In terms of weight, iPad Air weighs of only a pound but comes with a Wi-Fi that’s two-times faster than the previous generation. To compute, that’s exactly 0.4 pound lighter than the former generation and 0.3 heavier than the Mini. Therefore, the weight of iPad Air is essentially more similar to the Mini than its fourth-generation model. In fact, when you pick up an iPad Air it’s like your holding a Mini for the first time – definitely a “wow” moment.

A lot of reviews have told us positive remarks as to how this awesome device looks and feels now. It has come up with a modern presence through its chambered edges and more rounded profile. In addition, the brand new shape gives its users an easier way to find the toggle switch and buttons which is located just around the upper-right portion.

A subtle change yet a dramatic difference

What attracts the public eye with iPad Air is its stunning Retina display. Overall, the tablet has narrower width and thinner bezels on the sides of the display. But the display size remained the as is. It’s a sort of clever change, but poses a dramatic difference. It’s noticeable the time the screen comes to life. Impressively, the display is more eye-catching than ever. And your attention is focused on the content – a thing that really matters.
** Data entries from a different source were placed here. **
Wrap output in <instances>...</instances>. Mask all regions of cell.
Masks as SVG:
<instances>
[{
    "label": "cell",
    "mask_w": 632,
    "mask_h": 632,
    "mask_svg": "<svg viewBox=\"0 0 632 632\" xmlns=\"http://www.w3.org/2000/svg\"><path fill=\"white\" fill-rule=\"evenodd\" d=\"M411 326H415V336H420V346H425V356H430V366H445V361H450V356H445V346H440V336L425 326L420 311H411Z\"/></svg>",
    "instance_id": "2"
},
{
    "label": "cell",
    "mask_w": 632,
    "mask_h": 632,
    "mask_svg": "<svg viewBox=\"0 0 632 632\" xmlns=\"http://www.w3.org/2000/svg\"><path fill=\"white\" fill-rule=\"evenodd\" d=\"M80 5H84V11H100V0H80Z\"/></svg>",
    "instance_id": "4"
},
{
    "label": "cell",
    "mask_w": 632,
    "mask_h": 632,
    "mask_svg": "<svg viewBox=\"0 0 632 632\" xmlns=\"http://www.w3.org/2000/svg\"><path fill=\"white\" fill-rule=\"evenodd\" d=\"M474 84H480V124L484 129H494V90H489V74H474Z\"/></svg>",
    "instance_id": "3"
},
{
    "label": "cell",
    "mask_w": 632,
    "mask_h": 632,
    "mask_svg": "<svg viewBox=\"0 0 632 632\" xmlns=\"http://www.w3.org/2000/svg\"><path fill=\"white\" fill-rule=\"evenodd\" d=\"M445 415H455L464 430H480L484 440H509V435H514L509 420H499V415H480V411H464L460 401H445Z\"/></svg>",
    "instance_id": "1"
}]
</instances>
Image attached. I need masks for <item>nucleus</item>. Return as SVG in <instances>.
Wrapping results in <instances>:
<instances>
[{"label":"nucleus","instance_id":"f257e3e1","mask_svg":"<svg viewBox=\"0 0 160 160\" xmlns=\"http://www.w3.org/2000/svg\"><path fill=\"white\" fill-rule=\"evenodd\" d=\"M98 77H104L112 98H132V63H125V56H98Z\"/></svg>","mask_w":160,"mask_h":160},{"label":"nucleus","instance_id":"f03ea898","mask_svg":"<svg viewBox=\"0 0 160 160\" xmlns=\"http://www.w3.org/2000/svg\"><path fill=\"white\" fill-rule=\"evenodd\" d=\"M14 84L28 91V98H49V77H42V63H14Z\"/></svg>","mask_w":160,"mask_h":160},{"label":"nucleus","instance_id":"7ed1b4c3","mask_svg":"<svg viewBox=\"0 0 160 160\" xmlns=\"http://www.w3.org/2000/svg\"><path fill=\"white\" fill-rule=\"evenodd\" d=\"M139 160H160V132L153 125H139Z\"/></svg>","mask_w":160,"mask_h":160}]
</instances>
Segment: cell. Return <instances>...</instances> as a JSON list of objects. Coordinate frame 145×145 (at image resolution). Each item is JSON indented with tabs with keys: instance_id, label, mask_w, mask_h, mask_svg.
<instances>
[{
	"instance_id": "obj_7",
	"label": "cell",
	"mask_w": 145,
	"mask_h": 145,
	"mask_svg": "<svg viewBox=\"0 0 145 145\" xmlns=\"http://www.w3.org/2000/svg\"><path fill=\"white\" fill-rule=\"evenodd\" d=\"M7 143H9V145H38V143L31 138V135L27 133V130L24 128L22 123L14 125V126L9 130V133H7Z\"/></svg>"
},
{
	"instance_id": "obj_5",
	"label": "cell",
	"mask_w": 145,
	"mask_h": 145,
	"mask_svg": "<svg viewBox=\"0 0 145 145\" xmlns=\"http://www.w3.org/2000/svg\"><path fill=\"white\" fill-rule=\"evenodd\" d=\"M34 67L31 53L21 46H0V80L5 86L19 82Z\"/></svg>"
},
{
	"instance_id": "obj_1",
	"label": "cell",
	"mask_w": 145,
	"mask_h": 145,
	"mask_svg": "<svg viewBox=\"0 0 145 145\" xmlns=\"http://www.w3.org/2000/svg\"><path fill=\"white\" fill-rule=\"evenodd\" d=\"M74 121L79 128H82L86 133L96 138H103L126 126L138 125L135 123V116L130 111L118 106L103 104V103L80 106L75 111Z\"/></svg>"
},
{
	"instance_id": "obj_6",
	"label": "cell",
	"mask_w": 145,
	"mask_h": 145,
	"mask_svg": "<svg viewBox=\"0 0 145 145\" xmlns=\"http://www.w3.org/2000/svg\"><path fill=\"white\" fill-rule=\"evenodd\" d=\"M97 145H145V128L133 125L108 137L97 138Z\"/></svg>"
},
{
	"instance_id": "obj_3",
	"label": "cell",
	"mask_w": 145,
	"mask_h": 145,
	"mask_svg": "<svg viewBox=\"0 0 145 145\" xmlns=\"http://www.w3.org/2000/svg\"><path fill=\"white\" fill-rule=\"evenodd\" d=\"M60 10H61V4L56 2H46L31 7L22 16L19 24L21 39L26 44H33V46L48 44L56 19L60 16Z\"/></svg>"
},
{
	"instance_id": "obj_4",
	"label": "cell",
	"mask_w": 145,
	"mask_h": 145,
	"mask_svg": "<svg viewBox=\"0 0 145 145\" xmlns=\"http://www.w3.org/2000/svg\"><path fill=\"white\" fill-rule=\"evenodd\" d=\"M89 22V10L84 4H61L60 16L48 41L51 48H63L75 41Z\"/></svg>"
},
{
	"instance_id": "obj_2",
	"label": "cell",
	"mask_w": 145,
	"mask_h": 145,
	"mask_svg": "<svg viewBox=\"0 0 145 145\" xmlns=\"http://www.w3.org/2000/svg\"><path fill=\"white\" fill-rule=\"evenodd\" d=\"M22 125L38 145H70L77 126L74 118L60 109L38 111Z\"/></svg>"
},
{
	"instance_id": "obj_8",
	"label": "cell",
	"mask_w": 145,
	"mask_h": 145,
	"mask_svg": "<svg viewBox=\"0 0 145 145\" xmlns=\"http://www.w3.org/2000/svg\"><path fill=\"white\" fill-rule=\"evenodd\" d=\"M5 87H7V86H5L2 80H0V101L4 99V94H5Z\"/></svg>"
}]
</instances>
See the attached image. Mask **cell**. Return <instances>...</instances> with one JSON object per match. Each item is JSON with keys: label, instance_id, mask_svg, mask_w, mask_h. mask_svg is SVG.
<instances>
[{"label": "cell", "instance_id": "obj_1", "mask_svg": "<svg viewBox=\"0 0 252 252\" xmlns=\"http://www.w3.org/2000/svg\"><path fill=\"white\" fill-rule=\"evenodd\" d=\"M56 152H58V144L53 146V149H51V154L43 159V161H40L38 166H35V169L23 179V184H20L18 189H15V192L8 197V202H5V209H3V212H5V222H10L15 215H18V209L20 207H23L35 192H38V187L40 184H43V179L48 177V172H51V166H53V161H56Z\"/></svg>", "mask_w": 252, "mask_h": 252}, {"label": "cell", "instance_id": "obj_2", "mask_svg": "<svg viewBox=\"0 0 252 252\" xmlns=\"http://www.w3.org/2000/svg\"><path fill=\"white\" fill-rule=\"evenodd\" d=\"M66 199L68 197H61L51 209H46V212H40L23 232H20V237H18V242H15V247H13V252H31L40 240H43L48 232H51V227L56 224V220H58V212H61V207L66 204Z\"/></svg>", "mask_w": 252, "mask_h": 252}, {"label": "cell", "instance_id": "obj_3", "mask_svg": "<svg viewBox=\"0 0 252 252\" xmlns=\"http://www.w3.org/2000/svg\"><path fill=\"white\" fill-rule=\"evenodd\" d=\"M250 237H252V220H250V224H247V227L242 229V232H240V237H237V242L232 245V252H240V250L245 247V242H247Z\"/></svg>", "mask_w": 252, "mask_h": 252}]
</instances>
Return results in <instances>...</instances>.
The software also works smartly with the beautiful display. Applying a touch-rejection algorithm, Air detects if your thumb is simply leaning on the display while you’re holding it or if you’re deliberately interacting with the Multi-Touch screen. This is a great innovation that shows how Apple came up with a design where hardware and software works together to provide the best user experience. What we don’t see is just as important as what we can do.

Tracing the teardown and the thinner form factor

Apple’s official analyst confirmed that iPad Air’s thinner guise is partly owed to reductions being made in the touch panel subsystems and the display’s thickness.
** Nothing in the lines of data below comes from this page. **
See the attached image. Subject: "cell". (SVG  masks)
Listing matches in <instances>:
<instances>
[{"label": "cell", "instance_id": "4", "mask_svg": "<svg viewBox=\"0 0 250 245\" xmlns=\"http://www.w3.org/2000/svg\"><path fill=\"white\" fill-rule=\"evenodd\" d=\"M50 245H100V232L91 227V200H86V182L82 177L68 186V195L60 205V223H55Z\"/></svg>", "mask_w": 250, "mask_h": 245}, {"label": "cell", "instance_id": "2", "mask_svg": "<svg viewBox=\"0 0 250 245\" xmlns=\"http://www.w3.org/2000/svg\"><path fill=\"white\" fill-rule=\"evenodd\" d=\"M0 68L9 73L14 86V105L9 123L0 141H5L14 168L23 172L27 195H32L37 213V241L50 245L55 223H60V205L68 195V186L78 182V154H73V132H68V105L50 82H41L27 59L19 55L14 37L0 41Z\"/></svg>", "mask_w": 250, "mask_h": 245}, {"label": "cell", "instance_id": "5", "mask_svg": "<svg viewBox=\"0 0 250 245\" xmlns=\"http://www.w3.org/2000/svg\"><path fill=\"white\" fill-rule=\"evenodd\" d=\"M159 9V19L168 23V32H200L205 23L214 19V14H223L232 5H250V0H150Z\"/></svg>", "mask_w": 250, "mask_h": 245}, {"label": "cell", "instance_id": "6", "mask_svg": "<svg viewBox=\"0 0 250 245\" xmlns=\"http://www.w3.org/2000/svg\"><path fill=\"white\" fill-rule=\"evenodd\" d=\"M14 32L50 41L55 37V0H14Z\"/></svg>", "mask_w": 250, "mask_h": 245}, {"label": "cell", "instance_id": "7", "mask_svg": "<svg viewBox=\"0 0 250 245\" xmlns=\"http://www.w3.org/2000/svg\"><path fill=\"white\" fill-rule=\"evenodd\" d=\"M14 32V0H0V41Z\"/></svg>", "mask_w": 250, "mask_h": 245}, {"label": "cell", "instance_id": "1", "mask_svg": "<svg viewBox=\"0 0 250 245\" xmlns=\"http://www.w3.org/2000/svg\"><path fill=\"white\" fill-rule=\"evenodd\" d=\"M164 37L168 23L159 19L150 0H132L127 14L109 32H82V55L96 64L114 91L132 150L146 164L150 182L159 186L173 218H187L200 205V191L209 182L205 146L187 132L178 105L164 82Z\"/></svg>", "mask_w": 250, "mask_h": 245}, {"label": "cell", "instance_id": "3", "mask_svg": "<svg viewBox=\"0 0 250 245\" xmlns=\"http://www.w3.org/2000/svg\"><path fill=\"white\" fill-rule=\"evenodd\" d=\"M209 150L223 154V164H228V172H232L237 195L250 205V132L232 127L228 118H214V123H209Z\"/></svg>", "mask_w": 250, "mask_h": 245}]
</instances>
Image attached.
Air’s touchscreen utilizes a cyclo olephin polymer film sensor instead of the previously used glass sensor which is thicker and cheaper. Display thickness of the model is only 1.88mm. As a result, Air’s display bears a cost of $90, a little higher than third-generation iPad’s cost of $87. Meanwhile the estimated cost of touchscreen module is $43 compared to $37.50 for the previous iPad.

IHS also remarked that Apple has trimmed down the battery capacity of iPad Air compared to its predecessor. The latest version now has the capacity of 32.9 Wh, a difference of 23 percent from the third-generation’s 42.5 Wh. Probably, the drop is down to decreased power use in the display backlight, IHS added. From 84 LEDs in the previous iPad, Air utilizes only 36 LEDs to light up the liquid-crystal display. Thus, fewer LEDs mean lower electricity requirement, allowing the reduction in batter power.